Aromobates cannatellai
- Conservation status: Critically Endangered (IUCN 3.1)

Scientific classification
- Kingdom: Animalia
- Phylum: Chordata
- Class: Amphibia
- Order: Anura
- Family: Aromobatidae
- Genus: Aromobates
- Species: A. cannatellai
- Binomial name: Aromobates cannatellai Barrio-Amorós and Santos, 2012

= Aromobates cannatellai =

- Genus: Aromobates
- Species: cannatellai
- Authority: Barrio-Amorós and Santos, 2012
- Conservation status: CR

Species of frog

Aromobates cannatellai, the Las Escaleras' skunk frog, is a species of frog in the family Aromobatidae. It is endemic to Táchira, Venezuela.

==Description==
One male holotype was found to be 22.6 mm long in snout-vent length. The head is longer than it is wide. The skin of the dorsum is dark with small brown spots near the front of the body. There are two dark brown stripes from the nose over the eye to the back of the body. The sides of the body are black with a stripe that can have white spots on it. There are other white spots on the top of the mouth and near where the front legs meet the body. The forelegs are black in color. The ventral areas are light gray in color.

==Etymology==
Scientists named this frog for Dr. David Cannatella of the University of Texas at Austin for his work with amphibians and his cultivation of scientists in Latin America.

==Habitat==
This diurnal frog lives near streams in forests.
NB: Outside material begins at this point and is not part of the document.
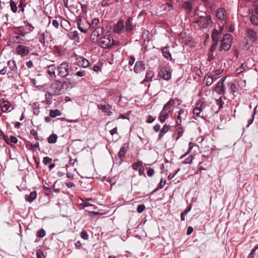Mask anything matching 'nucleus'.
Returning <instances> with one entry per match:
<instances>
[{"label":"nucleus","mask_w":258,"mask_h":258,"mask_svg":"<svg viewBox=\"0 0 258 258\" xmlns=\"http://www.w3.org/2000/svg\"><path fill=\"white\" fill-rule=\"evenodd\" d=\"M71 84L69 82L56 81L51 84L49 91L45 94V98H47V95L52 96L63 94L69 87H72Z\"/></svg>","instance_id":"nucleus-1"},{"label":"nucleus","mask_w":258,"mask_h":258,"mask_svg":"<svg viewBox=\"0 0 258 258\" xmlns=\"http://www.w3.org/2000/svg\"><path fill=\"white\" fill-rule=\"evenodd\" d=\"M21 71L18 69L16 62L14 59L8 61L7 66L0 71V74L2 76L7 74L9 78L15 79L18 76L20 77Z\"/></svg>","instance_id":"nucleus-2"},{"label":"nucleus","mask_w":258,"mask_h":258,"mask_svg":"<svg viewBox=\"0 0 258 258\" xmlns=\"http://www.w3.org/2000/svg\"><path fill=\"white\" fill-rule=\"evenodd\" d=\"M57 76L64 78L71 75L72 73V65L67 61H63L57 68Z\"/></svg>","instance_id":"nucleus-3"},{"label":"nucleus","mask_w":258,"mask_h":258,"mask_svg":"<svg viewBox=\"0 0 258 258\" xmlns=\"http://www.w3.org/2000/svg\"><path fill=\"white\" fill-rule=\"evenodd\" d=\"M221 45L219 48V51H227L229 50L231 47L232 36L230 34H225L223 39L220 40Z\"/></svg>","instance_id":"nucleus-4"},{"label":"nucleus","mask_w":258,"mask_h":258,"mask_svg":"<svg viewBox=\"0 0 258 258\" xmlns=\"http://www.w3.org/2000/svg\"><path fill=\"white\" fill-rule=\"evenodd\" d=\"M111 37L110 35H105L101 37L99 40V45L103 48H109L115 45V41L113 39L111 42Z\"/></svg>","instance_id":"nucleus-5"},{"label":"nucleus","mask_w":258,"mask_h":258,"mask_svg":"<svg viewBox=\"0 0 258 258\" xmlns=\"http://www.w3.org/2000/svg\"><path fill=\"white\" fill-rule=\"evenodd\" d=\"M195 23L202 28H206L208 25L212 23V20L210 15L206 16H200L198 19H196Z\"/></svg>","instance_id":"nucleus-6"},{"label":"nucleus","mask_w":258,"mask_h":258,"mask_svg":"<svg viewBox=\"0 0 258 258\" xmlns=\"http://www.w3.org/2000/svg\"><path fill=\"white\" fill-rule=\"evenodd\" d=\"M128 148L127 144H123L121 147L117 154V158H115L116 163L120 165L124 161V158Z\"/></svg>","instance_id":"nucleus-7"},{"label":"nucleus","mask_w":258,"mask_h":258,"mask_svg":"<svg viewBox=\"0 0 258 258\" xmlns=\"http://www.w3.org/2000/svg\"><path fill=\"white\" fill-rule=\"evenodd\" d=\"M158 76L164 80H169L171 77L169 68L168 67H163L161 68L159 72Z\"/></svg>","instance_id":"nucleus-8"},{"label":"nucleus","mask_w":258,"mask_h":258,"mask_svg":"<svg viewBox=\"0 0 258 258\" xmlns=\"http://www.w3.org/2000/svg\"><path fill=\"white\" fill-rule=\"evenodd\" d=\"M136 27V24L133 23L132 17H128L125 22L124 30L127 33L132 34L133 30Z\"/></svg>","instance_id":"nucleus-9"},{"label":"nucleus","mask_w":258,"mask_h":258,"mask_svg":"<svg viewBox=\"0 0 258 258\" xmlns=\"http://www.w3.org/2000/svg\"><path fill=\"white\" fill-rule=\"evenodd\" d=\"M113 31L115 33L117 34H120L124 32V24L123 20H119L114 25L113 27Z\"/></svg>","instance_id":"nucleus-10"},{"label":"nucleus","mask_w":258,"mask_h":258,"mask_svg":"<svg viewBox=\"0 0 258 258\" xmlns=\"http://www.w3.org/2000/svg\"><path fill=\"white\" fill-rule=\"evenodd\" d=\"M245 32L246 36L248 38L250 42L253 43L256 41V33L252 29L250 28H247Z\"/></svg>","instance_id":"nucleus-11"},{"label":"nucleus","mask_w":258,"mask_h":258,"mask_svg":"<svg viewBox=\"0 0 258 258\" xmlns=\"http://www.w3.org/2000/svg\"><path fill=\"white\" fill-rule=\"evenodd\" d=\"M16 50L18 54L22 56H26L29 52V47L23 45H19Z\"/></svg>","instance_id":"nucleus-12"},{"label":"nucleus","mask_w":258,"mask_h":258,"mask_svg":"<svg viewBox=\"0 0 258 258\" xmlns=\"http://www.w3.org/2000/svg\"><path fill=\"white\" fill-rule=\"evenodd\" d=\"M0 106L3 112H6L7 111L10 112L11 111V110H9V109L11 107V103L4 98L0 100Z\"/></svg>","instance_id":"nucleus-13"},{"label":"nucleus","mask_w":258,"mask_h":258,"mask_svg":"<svg viewBox=\"0 0 258 258\" xmlns=\"http://www.w3.org/2000/svg\"><path fill=\"white\" fill-rule=\"evenodd\" d=\"M82 17L79 16L76 21L78 28L81 32L86 33L88 30L87 28V26H85L84 24H82Z\"/></svg>","instance_id":"nucleus-14"},{"label":"nucleus","mask_w":258,"mask_h":258,"mask_svg":"<svg viewBox=\"0 0 258 258\" xmlns=\"http://www.w3.org/2000/svg\"><path fill=\"white\" fill-rule=\"evenodd\" d=\"M145 69V63L143 61H138L136 62L134 71L136 73H140Z\"/></svg>","instance_id":"nucleus-15"},{"label":"nucleus","mask_w":258,"mask_h":258,"mask_svg":"<svg viewBox=\"0 0 258 258\" xmlns=\"http://www.w3.org/2000/svg\"><path fill=\"white\" fill-rule=\"evenodd\" d=\"M104 29L102 27H97L92 33L91 38L94 40L95 37H99L103 35Z\"/></svg>","instance_id":"nucleus-16"},{"label":"nucleus","mask_w":258,"mask_h":258,"mask_svg":"<svg viewBox=\"0 0 258 258\" xmlns=\"http://www.w3.org/2000/svg\"><path fill=\"white\" fill-rule=\"evenodd\" d=\"M214 91L219 95L224 96L225 94V88L224 85L217 83Z\"/></svg>","instance_id":"nucleus-17"},{"label":"nucleus","mask_w":258,"mask_h":258,"mask_svg":"<svg viewBox=\"0 0 258 258\" xmlns=\"http://www.w3.org/2000/svg\"><path fill=\"white\" fill-rule=\"evenodd\" d=\"M170 127V125L167 124H165L163 126V127L161 128L159 134L157 139L158 141H160L161 140L164 135L168 131Z\"/></svg>","instance_id":"nucleus-18"},{"label":"nucleus","mask_w":258,"mask_h":258,"mask_svg":"<svg viewBox=\"0 0 258 258\" xmlns=\"http://www.w3.org/2000/svg\"><path fill=\"white\" fill-rule=\"evenodd\" d=\"M216 16L219 20L223 21L225 18V10L224 8L218 9L216 13Z\"/></svg>","instance_id":"nucleus-19"},{"label":"nucleus","mask_w":258,"mask_h":258,"mask_svg":"<svg viewBox=\"0 0 258 258\" xmlns=\"http://www.w3.org/2000/svg\"><path fill=\"white\" fill-rule=\"evenodd\" d=\"M161 51H162L163 56L167 59L172 61V58L171 57V54L170 53V52L169 50L168 46L164 47L163 48L161 49Z\"/></svg>","instance_id":"nucleus-20"},{"label":"nucleus","mask_w":258,"mask_h":258,"mask_svg":"<svg viewBox=\"0 0 258 258\" xmlns=\"http://www.w3.org/2000/svg\"><path fill=\"white\" fill-rule=\"evenodd\" d=\"M37 197V193L36 191H32L31 192L29 195H26L25 198L26 201L31 203L35 199H36Z\"/></svg>","instance_id":"nucleus-21"},{"label":"nucleus","mask_w":258,"mask_h":258,"mask_svg":"<svg viewBox=\"0 0 258 258\" xmlns=\"http://www.w3.org/2000/svg\"><path fill=\"white\" fill-rule=\"evenodd\" d=\"M56 67L54 64H50L47 67V72L52 78H55V71Z\"/></svg>","instance_id":"nucleus-22"},{"label":"nucleus","mask_w":258,"mask_h":258,"mask_svg":"<svg viewBox=\"0 0 258 258\" xmlns=\"http://www.w3.org/2000/svg\"><path fill=\"white\" fill-rule=\"evenodd\" d=\"M78 64L85 68L89 66V62L87 59L81 57L80 59L78 61Z\"/></svg>","instance_id":"nucleus-23"},{"label":"nucleus","mask_w":258,"mask_h":258,"mask_svg":"<svg viewBox=\"0 0 258 258\" xmlns=\"http://www.w3.org/2000/svg\"><path fill=\"white\" fill-rule=\"evenodd\" d=\"M201 111H202L201 106L197 107L195 108V109L193 110V114L194 116V119H197L196 117H198V116L200 117L201 118L203 117V115L201 116L200 115Z\"/></svg>","instance_id":"nucleus-24"},{"label":"nucleus","mask_w":258,"mask_h":258,"mask_svg":"<svg viewBox=\"0 0 258 258\" xmlns=\"http://www.w3.org/2000/svg\"><path fill=\"white\" fill-rule=\"evenodd\" d=\"M98 109L101 110L103 112H106L108 110L111 109V106L108 104L106 105L98 104L97 105Z\"/></svg>","instance_id":"nucleus-25"},{"label":"nucleus","mask_w":258,"mask_h":258,"mask_svg":"<svg viewBox=\"0 0 258 258\" xmlns=\"http://www.w3.org/2000/svg\"><path fill=\"white\" fill-rule=\"evenodd\" d=\"M99 20L98 18H94L92 20L91 24L89 22H86V25H87V26H88L89 28L90 29H93L94 27V26H96L99 23Z\"/></svg>","instance_id":"nucleus-26"},{"label":"nucleus","mask_w":258,"mask_h":258,"mask_svg":"<svg viewBox=\"0 0 258 258\" xmlns=\"http://www.w3.org/2000/svg\"><path fill=\"white\" fill-rule=\"evenodd\" d=\"M183 133V130L182 127H179L176 129V133L173 135V137H174V136H176L175 138V141H177L181 136H182Z\"/></svg>","instance_id":"nucleus-27"},{"label":"nucleus","mask_w":258,"mask_h":258,"mask_svg":"<svg viewBox=\"0 0 258 258\" xmlns=\"http://www.w3.org/2000/svg\"><path fill=\"white\" fill-rule=\"evenodd\" d=\"M61 112L58 109L50 110L49 111V115L52 118H54L57 116L60 115Z\"/></svg>","instance_id":"nucleus-28"},{"label":"nucleus","mask_w":258,"mask_h":258,"mask_svg":"<svg viewBox=\"0 0 258 258\" xmlns=\"http://www.w3.org/2000/svg\"><path fill=\"white\" fill-rule=\"evenodd\" d=\"M57 136L56 134H52L47 139L48 142L49 144L55 143L57 141Z\"/></svg>","instance_id":"nucleus-29"},{"label":"nucleus","mask_w":258,"mask_h":258,"mask_svg":"<svg viewBox=\"0 0 258 258\" xmlns=\"http://www.w3.org/2000/svg\"><path fill=\"white\" fill-rule=\"evenodd\" d=\"M250 21L252 25L254 26L258 25V16H256L255 14H252L250 16Z\"/></svg>","instance_id":"nucleus-30"},{"label":"nucleus","mask_w":258,"mask_h":258,"mask_svg":"<svg viewBox=\"0 0 258 258\" xmlns=\"http://www.w3.org/2000/svg\"><path fill=\"white\" fill-rule=\"evenodd\" d=\"M68 36L71 40H75L77 38H79V34L76 31L69 32Z\"/></svg>","instance_id":"nucleus-31"},{"label":"nucleus","mask_w":258,"mask_h":258,"mask_svg":"<svg viewBox=\"0 0 258 258\" xmlns=\"http://www.w3.org/2000/svg\"><path fill=\"white\" fill-rule=\"evenodd\" d=\"M218 34L219 32L218 31L214 29L213 30L212 34V39L213 42H218L219 38H218Z\"/></svg>","instance_id":"nucleus-32"},{"label":"nucleus","mask_w":258,"mask_h":258,"mask_svg":"<svg viewBox=\"0 0 258 258\" xmlns=\"http://www.w3.org/2000/svg\"><path fill=\"white\" fill-rule=\"evenodd\" d=\"M30 134H31V135L34 137V139L36 140L40 141H42L44 140L43 138L42 137L38 136L37 132L34 129L31 130L30 131Z\"/></svg>","instance_id":"nucleus-33"},{"label":"nucleus","mask_w":258,"mask_h":258,"mask_svg":"<svg viewBox=\"0 0 258 258\" xmlns=\"http://www.w3.org/2000/svg\"><path fill=\"white\" fill-rule=\"evenodd\" d=\"M204 80H206V85L207 86H211L212 84L214 81V79L212 77L208 76V75L205 76Z\"/></svg>","instance_id":"nucleus-34"},{"label":"nucleus","mask_w":258,"mask_h":258,"mask_svg":"<svg viewBox=\"0 0 258 258\" xmlns=\"http://www.w3.org/2000/svg\"><path fill=\"white\" fill-rule=\"evenodd\" d=\"M166 182V181L165 180H163L161 178L158 186L155 189L153 190L152 192L154 193V192L157 191L159 189L162 188L165 185Z\"/></svg>","instance_id":"nucleus-35"},{"label":"nucleus","mask_w":258,"mask_h":258,"mask_svg":"<svg viewBox=\"0 0 258 258\" xmlns=\"http://www.w3.org/2000/svg\"><path fill=\"white\" fill-rule=\"evenodd\" d=\"M39 41L41 44L42 45V46H45V34L44 33H39Z\"/></svg>","instance_id":"nucleus-36"},{"label":"nucleus","mask_w":258,"mask_h":258,"mask_svg":"<svg viewBox=\"0 0 258 258\" xmlns=\"http://www.w3.org/2000/svg\"><path fill=\"white\" fill-rule=\"evenodd\" d=\"M168 116L169 114H167L166 113L161 112L159 114V119L161 123H163L165 122V120L168 117Z\"/></svg>","instance_id":"nucleus-37"},{"label":"nucleus","mask_w":258,"mask_h":258,"mask_svg":"<svg viewBox=\"0 0 258 258\" xmlns=\"http://www.w3.org/2000/svg\"><path fill=\"white\" fill-rule=\"evenodd\" d=\"M153 76V72L152 71H149L146 73V78L144 80L146 82H149L152 80Z\"/></svg>","instance_id":"nucleus-38"},{"label":"nucleus","mask_w":258,"mask_h":258,"mask_svg":"<svg viewBox=\"0 0 258 258\" xmlns=\"http://www.w3.org/2000/svg\"><path fill=\"white\" fill-rule=\"evenodd\" d=\"M143 165L142 161H138L133 163L132 165L133 169L135 170H138Z\"/></svg>","instance_id":"nucleus-39"},{"label":"nucleus","mask_w":258,"mask_h":258,"mask_svg":"<svg viewBox=\"0 0 258 258\" xmlns=\"http://www.w3.org/2000/svg\"><path fill=\"white\" fill-rule=\"evenodd\" d=\"M161 112L167 114H169V113L171 112V106L165 104Z\"/></svg>","instance_id":"nucleus-40"},{"label":"nucleus","mask_w":258,"mask_h":258,"mask_svg":"<svg viewBox=\"0 0 258 258\" xmlns=\"http://www.w3.org/2000/svg\"><path fill=\"white\" fill-rule=\"evenodd\" d=\"M222 97L220 96L219 99H216V103L217 105L218 106L219 109L222 108L224 104V102L222 101Z\"/></svg>","instance_id":"nucleus-41"},{"label":"nucleus","mask_w":258,"mask_h":258,"mask_svg":"<svg viewBox=\"0 0 258 258\" xmlns=\"http://www.w3.org/2000/svg\"><path fill=\"white\" fill-rule=\"evenodd\" d=\"M184 6L186 9L189 10L190 11L192 10V7L191 5V3L190 1H186L184 3Z\"/></svg>","instance_id":"nucleus-42"},{"label":"nucleus","mask_w":258,"mask_h":258,"mask_svg":"<svg viewBox=\"0 0 258 258\" xmlns=\"http://www.w3.org/2000/svg\"><path fill=\"white\" fill-rule=\"evenodd\" d=\"M236 89H237V87H236V86L235 84V83H231L230 85V88H229V89L230 90V93L234 94V93H235L236 91Z\"/></svg>","instance_id":"nucleus-43"},{"label":"nucleus","mask_w":258,"mask_h":258,"mask_svg":"<svg viewBox=\"0 0 258 258\" xmlns=\"http://www.w3.org/2000/svg\"><path fill=\"white\" fill-rule=\"evenodd\" d=\"M30 149L33 152L36 151V149H39V144L38 142L35 143L34 144H30Z\"/></svg>","instance_id":"nucleus-44"},{"label":"nucleus","mask_w":258,"mask_h":258,"mask_svg":"<svg viewBox=\"0 0 258 258\" xmlns=\"http://www.w3.org/2000/svg\"><path fill=\"white\" fill-rule=\"evenodd\" d=\"M258 249V245L255 246L253 248H252L247 256V258H253L254 254L255 251Z\"/></svg>","instance_id":"nucleus-45"},{"label":"nucleus","mask_w":258,"mask_h":258,"mask_svg":"<svg viewBox=\"0 0 258 258\" xmlns=\"http://www.w3.org/2000/svg\"><path fill=\"white\" fill-rule=\"evenodd\" d=\"M81 237L84 240H88L89 238V235L85 230H83L80 233Z\"/></svg>","instance_id":"nucleus-46"},{"label":"nucleus","mask_w":258,"mask_h":258,"mask_svg":"<svg viewBox=\"0 0 258 258\" xmlns=\"http://www.w3.org/2000/svg\"><path fill=\"white\" fill-rule=\"evenodd\" d=\"M10 6L12 12L14 13H16L17 11V7L16 4L14 2L11 1L10 3Z\"/></svg>","instance_id":"nucleus-47"},{"label":"nucleus","mask_w":258,"mask_h":258,"mask_svg":"<svg viewBox=\"0 0 258 258\" xmlns=\"http://www.w3.org/2000/svg\"><path fill=\"white\" fill-rule=\"evenodd\" d=\"M46 235L45 231L43 229H41L37 233V236L39 238H42Z\"/></svg>","instance_id":"nucleus-48"},{"label":"nucleus","mask_w":258,"mask_h":258,"mask_svg":"<svg viewBox=\"0 0 258 258\" xmlns=\"http://www.w3.org/2000/svg\"><path fill=\"white\" fill-rule=\"evenodd\" d=\"M145 209V206L143 204L139 205L137 207V211L139 213H142Z\"/></svg>","instance_id":"nucleus-49"},{"label":"nucleus","mask_w":258,"mask_h":258,"mask_svg":"<svg viewBox=\"0 0 258 258\" xmlns=\"http://www.w3.org/2000/svg\"><path fill=\"white\" fill-rule=\"evenodd\" d=\"M17 34L18 35L21 36L22 37H24L27 34V32H26V31H25V29L20 28L18 30Z\"/></svg>","instance_id":"nucleus-50"},{"label":"nucleus","mask_w":258,"mask_h":258,"mask_svg":"<svg viewBox=\"0 0 258 258\" xmlns=\"http://www.w3.org/2000/svg\"><path fill=\"white\" fill-rule=\"evenodd\" d=\"M52 159L48 157H44L43 159L42 162L44 164L47 165V164H49L51 162Z\"/></svg>","instance_id":"nucleus-51"},{"label":"nucleus","mask_w":258,"mask_h":258,"mask_svg":"<svg viewBox=\"0 0 258 258\" xmlns=\"http://www.w3.org/2000/svg\"><path fill=\"white\" fill-rule=\"evenodd\" d=\"M218 42H213V44L211 45V46L210 48V52H214L216 49L217 47Z\"/></svg>","instance_id":"nucleus-52"},{"label":"nucleus","mask_w":258,"mask_h":258,"mask_svg":"<svg viewBox=\"0 0 258 258\" xmlns=\"http://www.w3.org/2000/svg\"><path fill=\"white\" fill-rule=\"evenodd\" d=\"M37 258H45L43 252L40 250L38 249L36 252Z\"/></svg>","instance_id":"nucleus-53"},{"label":"nucleus","mask_w":258,"mask_h":258,"mask_svg":"<svg viewBox=\"0 0 258 258\" xmlns=\"http://www.w3.org/2000/svg\"><path fill=\"white\" fill-rule=\"evenodd\" d=\"M43 189L46 191L45 194L46 196H49L52 194L51 188L44 186Z\"/></svg>","instance_id":"nucleus-54"},{"label":"nucleus","mask_w":258,"mask_h":258,"mask_svg":"<svg viewBox=\"0 0 258 258\" xmlns=\"http://www.w3.org/2000/svg\"><path fill=\"white\" fill-rule=\"evenodd\" d=\"M192 160V158L191 156H189L187 158H186L185 160L182 161V164H190L191 163Z\"/></svg>","instance_id":"nucleus-55"},{"label":"nucleus","mask_w":258,"mask_h":258,"mask_svg":"<svg viewBox=\"0 0 258 258\" xmlns=\"http://www.w3.org/2000/svg\"><path fill=\"white\" fill-rule=\"evenodd\" d=\"M155 117H153L152 115H149L147 117L146 122L149 123H152L155 120Z\"/></svg>","instance_id":"nucleus-56"},{"label":"nucleus","mask_w":258,"mask_h":258,"mask_svg":"<svg viewBox=\"0 0 258 258\" xmlns=\"http://www.w3.org/2000/svg\"><path fill=\"white\" fill-rule=\"evenodd\" d=\"M175 100H177V101H179L178 99H177V98H175V99H170L167 103H166V104H167L168 105H169V106H173L174 105V104H175Z\"/></svg>","instance_id":"nucleus-57"},{"label":"nucleus","mask_w":258,"mask_h":258,"mask_svg":"<svg viewBox=\"0 0 258 258\" xmlns=\"http://www.w3.org/2000/svg\"><path fill=\"white\" fill-rule=\"evenodd\" d=\"M254 118V113H252L251 115V118L248 119L247 124L246 125V127L247 128L249 127V126L252 124V123L253 121Z\"/></svg>","instance_id":"nucleus-58"},{"label":"nucleus","mask_w":258,"mask_h":258,"mask_svg":"<svg viewBox=\"0 0 258 258\" xmlns=\"http://www.w3.org/2000/svg\"><path fill=\"white\" fill-rule=\"evenodd\" d=\"M147 174L148 176H152L154 174V170L153 168H149L148 169Z\"/></svg>","instance_id":"nucleus-59"},{"label":"nucleus","mask_w":258,"mask_h":258,"mask_svg":"<svg viewBox=\"0 0 258 258\" xmlns=\"http://www.w3.org/2000/svg\"><path fill=\"white\" fill-rule=\"evenodd\" d=\"M77 76L78 77H83L84 76L86 75V72L84 70H80L78 72H77L76 74Z\"/></svg>","instance_id":"nucleus-60"},{"label":"nucleus","mask_w":258,"mask_h":258,"mask_svg":"<svg viewBox=\"0 0 258 258\" xmlns=\"http://www.w3.org/2000/svg\"><path fill=\"white\" fill-rule=\"evenodd\" d=\"M135 60H136L135 57L134 56H133V55L131 56L130 57V59H129V61H128V64L130 66H132L134 63Z\"/></svg>","instance_id":"nucleus-61"},{"label":"nucleus","mask_w":258,"mask_h":258,"mask_svg":"<svg viewBox=\"0 0 258 258\" xmlns=\"http://www.w3.org/2000/svg\"><path fill=\"white\" fill-rule=\"evenodd\" d=\"M215 58V56L213 54V52H208V59L209 61H212L213 59H214Z\"/></svg>","instance_id":"nucleus-62"},{"label":"nucleus","mask_w":258,"mask_h":258,"mask_svg":"<svg viewBox=\"0 0 258 258\" xmlns=\"http://www.w3.org/2000/svg\"><path fill=\"white\" fill-rule=\"evenodd\" d=\"M52 24L56 29H58L59 27V23L56 20H53L52 21Z\"/></svg>","instance_id":"nucleus-63"},{"label":"nucleus","mask_w":258,"mask_h":258,"mask_svg":"<svg viewBox=\"0 0 258 258\" xmlns=\"http://www.w3.org/2000/svg\"><path fill=\"white\" fill-rule=\"evenodd\" d=\"M26 65L28 69H31L33 67V63L32 60H29L26 62Z\"/></svg>","instance_id":"nucleus-64"}]
</instances>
Scientists observed the frog between 1130 and 1300 meters above sea level.

==Reproduction==
The male frogs hide under rocks or in crevaces or in leaf litter call to the female frogs. Scientists believe this frog has young in the same manner as other frogs in Aromobates: The female frog lays eggs on land near streams and the male frog carries the tadpoles to water.

==Threats==
The IUCN classifies this frog as critically dangered and the Venezuelan Fauna Red List classifies it as near threatened. The key threats are habitat loss in favor of dams and tourism. People also make farms, which create water pollution. Emerging diseases could also kill this frog.